The eastern Mediterranean: back to power politics
In the 1990s the eastern Mediterranean region was characterized by balance-of-power politics. The end of bipolar competition had induced competition among regional powers. Turkey, for instance, developed its strategic thinking on the region then. At that time, the protracted Cyprus conflict was beginning to be viewed in a larger geo-strategic context. Control of sea access, oil transport and influence in the Middle East all became part of the larger strategic constellation. Turkish-Syrian relations deteriorated in the 1990s until the signing of the Adana Agreement in 1998 – something that was also part of Turkey’s new strategy.

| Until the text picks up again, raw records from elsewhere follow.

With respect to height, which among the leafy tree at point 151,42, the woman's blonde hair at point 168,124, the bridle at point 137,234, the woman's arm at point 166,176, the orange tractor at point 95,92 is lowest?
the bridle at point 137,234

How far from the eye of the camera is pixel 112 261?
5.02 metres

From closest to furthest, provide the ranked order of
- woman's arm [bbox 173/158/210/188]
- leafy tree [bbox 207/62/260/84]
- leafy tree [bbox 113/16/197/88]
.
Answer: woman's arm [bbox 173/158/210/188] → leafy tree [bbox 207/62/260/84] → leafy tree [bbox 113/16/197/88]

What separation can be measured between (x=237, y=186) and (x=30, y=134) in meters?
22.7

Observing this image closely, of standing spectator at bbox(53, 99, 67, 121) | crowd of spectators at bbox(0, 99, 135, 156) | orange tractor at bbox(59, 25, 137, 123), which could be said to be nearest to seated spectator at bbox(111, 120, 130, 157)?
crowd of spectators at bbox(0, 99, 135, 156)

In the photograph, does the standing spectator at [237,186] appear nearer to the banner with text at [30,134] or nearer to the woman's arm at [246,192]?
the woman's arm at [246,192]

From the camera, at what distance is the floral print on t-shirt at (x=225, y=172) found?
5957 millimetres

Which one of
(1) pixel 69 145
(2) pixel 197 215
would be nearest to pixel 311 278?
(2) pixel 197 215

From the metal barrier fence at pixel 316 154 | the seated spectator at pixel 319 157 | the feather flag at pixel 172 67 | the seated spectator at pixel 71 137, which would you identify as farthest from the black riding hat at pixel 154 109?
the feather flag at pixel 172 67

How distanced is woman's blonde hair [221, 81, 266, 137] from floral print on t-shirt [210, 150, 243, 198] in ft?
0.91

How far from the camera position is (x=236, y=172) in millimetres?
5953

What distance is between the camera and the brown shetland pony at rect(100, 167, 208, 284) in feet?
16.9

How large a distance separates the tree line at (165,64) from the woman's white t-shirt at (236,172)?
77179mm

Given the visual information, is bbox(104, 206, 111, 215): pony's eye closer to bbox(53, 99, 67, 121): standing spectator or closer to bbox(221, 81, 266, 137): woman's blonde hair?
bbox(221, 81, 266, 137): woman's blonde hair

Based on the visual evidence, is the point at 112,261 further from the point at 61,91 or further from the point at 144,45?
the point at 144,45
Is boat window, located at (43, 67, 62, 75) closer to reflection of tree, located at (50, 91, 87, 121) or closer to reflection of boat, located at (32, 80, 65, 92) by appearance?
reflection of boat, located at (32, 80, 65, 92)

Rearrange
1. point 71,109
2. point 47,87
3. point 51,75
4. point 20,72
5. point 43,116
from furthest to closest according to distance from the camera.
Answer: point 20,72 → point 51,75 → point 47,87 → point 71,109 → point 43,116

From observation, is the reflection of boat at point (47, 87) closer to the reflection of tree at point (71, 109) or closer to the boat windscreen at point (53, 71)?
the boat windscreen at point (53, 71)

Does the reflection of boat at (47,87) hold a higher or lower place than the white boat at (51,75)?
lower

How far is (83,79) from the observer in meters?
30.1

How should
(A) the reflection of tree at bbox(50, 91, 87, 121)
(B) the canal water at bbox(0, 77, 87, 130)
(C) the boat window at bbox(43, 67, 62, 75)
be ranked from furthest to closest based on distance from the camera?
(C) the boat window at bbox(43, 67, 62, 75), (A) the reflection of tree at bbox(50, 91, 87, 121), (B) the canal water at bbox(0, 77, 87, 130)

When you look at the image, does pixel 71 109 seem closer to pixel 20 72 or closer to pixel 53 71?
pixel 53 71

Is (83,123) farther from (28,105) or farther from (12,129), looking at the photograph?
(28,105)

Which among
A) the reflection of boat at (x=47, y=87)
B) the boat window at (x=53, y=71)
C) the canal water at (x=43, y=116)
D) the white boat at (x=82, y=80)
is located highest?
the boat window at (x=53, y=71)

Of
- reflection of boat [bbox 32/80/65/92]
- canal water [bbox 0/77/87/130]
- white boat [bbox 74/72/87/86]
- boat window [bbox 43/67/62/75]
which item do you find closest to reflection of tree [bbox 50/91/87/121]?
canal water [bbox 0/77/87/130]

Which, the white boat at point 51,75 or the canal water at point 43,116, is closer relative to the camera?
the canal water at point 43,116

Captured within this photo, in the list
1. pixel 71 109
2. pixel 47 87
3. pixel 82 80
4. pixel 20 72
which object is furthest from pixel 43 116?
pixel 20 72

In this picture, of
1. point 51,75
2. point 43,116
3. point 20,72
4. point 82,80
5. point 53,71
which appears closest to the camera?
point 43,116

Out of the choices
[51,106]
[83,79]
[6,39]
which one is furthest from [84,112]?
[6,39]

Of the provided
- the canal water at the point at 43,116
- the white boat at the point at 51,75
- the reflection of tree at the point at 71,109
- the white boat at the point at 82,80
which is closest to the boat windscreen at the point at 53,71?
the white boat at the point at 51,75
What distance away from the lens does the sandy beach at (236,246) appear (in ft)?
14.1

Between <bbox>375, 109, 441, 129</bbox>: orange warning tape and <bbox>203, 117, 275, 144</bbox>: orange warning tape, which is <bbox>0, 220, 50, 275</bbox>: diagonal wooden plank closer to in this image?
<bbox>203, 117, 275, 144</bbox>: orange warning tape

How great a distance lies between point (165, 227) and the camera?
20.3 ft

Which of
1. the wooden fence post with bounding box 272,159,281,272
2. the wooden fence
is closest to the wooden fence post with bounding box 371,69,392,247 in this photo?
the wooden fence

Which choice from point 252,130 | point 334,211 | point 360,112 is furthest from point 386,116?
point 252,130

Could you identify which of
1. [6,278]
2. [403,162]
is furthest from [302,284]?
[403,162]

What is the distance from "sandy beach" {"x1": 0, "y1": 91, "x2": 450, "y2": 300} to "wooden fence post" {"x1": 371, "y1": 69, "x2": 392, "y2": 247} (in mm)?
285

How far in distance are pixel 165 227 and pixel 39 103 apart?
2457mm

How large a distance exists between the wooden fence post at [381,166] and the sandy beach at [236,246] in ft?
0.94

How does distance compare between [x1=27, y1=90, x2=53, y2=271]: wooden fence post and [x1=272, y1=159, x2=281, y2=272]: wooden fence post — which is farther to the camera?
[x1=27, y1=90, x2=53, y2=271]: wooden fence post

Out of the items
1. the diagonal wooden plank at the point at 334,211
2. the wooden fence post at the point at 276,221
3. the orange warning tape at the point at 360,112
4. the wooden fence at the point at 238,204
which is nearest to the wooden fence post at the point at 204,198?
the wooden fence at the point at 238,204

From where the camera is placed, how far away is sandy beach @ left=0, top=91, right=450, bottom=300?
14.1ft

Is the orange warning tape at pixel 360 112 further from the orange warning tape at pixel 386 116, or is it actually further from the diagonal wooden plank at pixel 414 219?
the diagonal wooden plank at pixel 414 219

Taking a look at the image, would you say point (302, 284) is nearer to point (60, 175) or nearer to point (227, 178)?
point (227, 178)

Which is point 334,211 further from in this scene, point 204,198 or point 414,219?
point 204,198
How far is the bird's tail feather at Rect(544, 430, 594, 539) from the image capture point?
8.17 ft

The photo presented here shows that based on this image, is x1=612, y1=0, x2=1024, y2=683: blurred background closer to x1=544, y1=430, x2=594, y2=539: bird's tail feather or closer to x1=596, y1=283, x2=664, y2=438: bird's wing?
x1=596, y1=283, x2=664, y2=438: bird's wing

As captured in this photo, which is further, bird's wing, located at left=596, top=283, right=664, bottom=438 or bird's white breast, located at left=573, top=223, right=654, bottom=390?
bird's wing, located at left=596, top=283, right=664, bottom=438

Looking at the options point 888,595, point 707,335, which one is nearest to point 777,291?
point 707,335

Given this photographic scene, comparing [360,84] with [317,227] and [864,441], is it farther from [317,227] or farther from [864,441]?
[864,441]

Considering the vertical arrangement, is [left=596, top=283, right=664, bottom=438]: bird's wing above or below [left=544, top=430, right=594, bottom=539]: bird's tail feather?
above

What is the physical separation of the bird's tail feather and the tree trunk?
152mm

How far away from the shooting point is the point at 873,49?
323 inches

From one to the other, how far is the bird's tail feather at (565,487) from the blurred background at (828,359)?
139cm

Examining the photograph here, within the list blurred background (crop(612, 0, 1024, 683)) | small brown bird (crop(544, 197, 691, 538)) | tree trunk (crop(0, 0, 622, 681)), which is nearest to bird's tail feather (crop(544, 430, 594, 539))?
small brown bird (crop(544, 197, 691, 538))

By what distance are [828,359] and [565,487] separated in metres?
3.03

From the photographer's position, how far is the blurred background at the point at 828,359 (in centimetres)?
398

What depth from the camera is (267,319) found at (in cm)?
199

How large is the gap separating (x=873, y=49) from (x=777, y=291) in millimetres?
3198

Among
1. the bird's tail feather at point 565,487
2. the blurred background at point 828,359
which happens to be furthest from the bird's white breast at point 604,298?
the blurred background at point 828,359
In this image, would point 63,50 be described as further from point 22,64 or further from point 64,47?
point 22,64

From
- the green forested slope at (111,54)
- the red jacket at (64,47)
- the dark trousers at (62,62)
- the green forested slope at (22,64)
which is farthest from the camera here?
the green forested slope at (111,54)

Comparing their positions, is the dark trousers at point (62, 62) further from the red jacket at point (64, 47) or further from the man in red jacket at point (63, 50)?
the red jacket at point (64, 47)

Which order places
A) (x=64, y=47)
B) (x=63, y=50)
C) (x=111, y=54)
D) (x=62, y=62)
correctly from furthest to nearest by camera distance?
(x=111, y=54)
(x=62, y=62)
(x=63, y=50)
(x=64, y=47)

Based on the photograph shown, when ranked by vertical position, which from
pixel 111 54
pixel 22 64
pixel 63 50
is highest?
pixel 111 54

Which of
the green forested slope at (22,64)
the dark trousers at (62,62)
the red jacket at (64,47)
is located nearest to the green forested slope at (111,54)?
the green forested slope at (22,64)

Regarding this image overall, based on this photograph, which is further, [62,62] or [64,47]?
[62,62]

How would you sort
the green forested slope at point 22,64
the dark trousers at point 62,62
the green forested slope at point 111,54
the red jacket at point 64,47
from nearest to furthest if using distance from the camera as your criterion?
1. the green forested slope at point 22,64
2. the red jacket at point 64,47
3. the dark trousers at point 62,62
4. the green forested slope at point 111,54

One response from Ankara to the perceived threats was the development of strategic ties with Israel. The two countries had engaged in naval exercises in the eastern Mediterranean; Jordan also participated as an observer. In response, Greece’s relations with Syria also developed. Clearly, balance-of-power politics reigned.
After the signing of the Adana agreement in 1998, Turkish-Syrian relations were transformed. The improvement of relations between the two states introduced a new element in the eastern Mediterranean. The policies of the first Justice and Development Party, or AKP, government signaled a change of perspective on the eastern Mediterranean. In addition to the transformation of Turkish-Syrian relations, there was a general improvement in Turkey’s relations with the Arab world in general. A new perspective was introduced on the Cyprus issue as well with the support given to the Annan Plan. Turkish-Greek rapprochement that was started by the previous government continued. In fact, Turkey was talking about “peaceful diplomacy and economic interdependence” in the eastern Mediterranean.
Yet two issues began to challenge this policy. First, the Cyprus issue remained unresolved. Second, Turkey’s relations with Israel began to deteriorate. As a result, we have been witnessing another change in the political geography of the eastern Mediterranean. One result has been the forging of closer ties between Israel and Greece in recent years. The two countries conducted a joint military exercise in 2008 and Israeli pilots were allowed to practice in Greek airspace. All this culminated in the signing of a security cooperation agreement between the two countries recently.
Another issue that is heating up for some time is related to energy policies. Oil exploration rights around Cyprus have become the subject of a rift between Greek Cyprus and Turkey. The issue has a regional dimension as Greek Cypriots have been signing exclusive economic zone agreements with some eastern Mediterranean countries. The Cyprus energy issue has the potential to escalate.
On the other hand, Turkey has been increasing its military presence in the region. In 2010 a Navy Task Force for the Mediterranean was created. Turkey’s response to the U.N. Palmer Report on last year’s Gaza flotilla attack also made clear the securitization of politics in the eastern Mediterranean. It seems that we have returned to balance-of-power politics in the region after a very short interval.